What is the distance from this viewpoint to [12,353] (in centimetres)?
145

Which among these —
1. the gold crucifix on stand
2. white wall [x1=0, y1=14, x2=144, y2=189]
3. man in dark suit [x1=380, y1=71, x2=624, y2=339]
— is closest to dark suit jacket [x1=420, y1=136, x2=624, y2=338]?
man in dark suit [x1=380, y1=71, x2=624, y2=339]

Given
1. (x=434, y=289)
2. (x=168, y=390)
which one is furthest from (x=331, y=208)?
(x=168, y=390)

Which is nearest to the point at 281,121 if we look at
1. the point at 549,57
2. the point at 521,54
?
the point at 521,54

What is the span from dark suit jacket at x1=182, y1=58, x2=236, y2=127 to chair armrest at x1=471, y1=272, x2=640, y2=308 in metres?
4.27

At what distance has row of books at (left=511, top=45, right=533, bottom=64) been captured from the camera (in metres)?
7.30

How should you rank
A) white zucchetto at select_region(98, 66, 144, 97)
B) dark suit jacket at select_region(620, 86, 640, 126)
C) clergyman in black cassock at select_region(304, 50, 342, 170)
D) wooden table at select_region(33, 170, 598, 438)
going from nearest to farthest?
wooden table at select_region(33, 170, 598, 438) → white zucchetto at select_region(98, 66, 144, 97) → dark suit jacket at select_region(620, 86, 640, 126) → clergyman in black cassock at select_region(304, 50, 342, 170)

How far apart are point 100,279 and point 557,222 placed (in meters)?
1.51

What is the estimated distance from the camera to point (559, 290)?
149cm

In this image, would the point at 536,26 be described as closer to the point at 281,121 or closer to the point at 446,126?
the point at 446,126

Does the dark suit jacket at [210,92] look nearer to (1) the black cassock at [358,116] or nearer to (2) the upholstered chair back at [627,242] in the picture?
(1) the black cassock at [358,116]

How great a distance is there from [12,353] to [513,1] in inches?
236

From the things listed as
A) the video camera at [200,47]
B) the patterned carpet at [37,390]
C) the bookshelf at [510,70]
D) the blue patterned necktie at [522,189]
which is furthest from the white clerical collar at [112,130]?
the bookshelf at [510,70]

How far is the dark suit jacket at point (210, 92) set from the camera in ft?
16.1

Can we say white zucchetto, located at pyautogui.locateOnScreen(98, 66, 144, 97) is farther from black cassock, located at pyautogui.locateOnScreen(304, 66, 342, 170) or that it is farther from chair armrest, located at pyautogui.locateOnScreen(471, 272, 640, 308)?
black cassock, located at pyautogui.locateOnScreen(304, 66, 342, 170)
- - - - -
-- WHAT THE TASK ASKS --
Starting at the line that contains "Does the dark" and ending at the last line, change "dark suit jacket" to "suit coat", leaving everything else in those lines unchanged. Return only those lines.

-- RESULT --
Does the suit coat at [210,92] look nearer to (1) the black cassock at [358,116] or nearer to (2) the upholstered chair back at [627,242] in the picture?
(1) the black cassock at [358,116]

How great a distance is there from [12,353] to [513,1] in inches?
236

From the things listed as
A) the video camera at [200,47]
B) the patterned carpet at [37,390]
C) the bookshelf at [510,70]
D) the blue patterned necktie at [522,189]
which is furthest from the white clerical collar at [112,130]?
the bookshelf at [510,70]

How far is the suit coat at point (210, 92) set from the camera in ft?
16.1

Can we say white zucchetto, located at pyautogui.locateOnScreen(98, 66, 144, 97) is farther from black cassock, located at pyautogui.locateOnScreen(304, 66, 342, 170) or that it is farther from chair armrest, located at pyautogui.locateOnScreen(471, 272, 640, 308)?
black cassock, located at pyautogui.locateOnScreen(304, 66, 342, 170)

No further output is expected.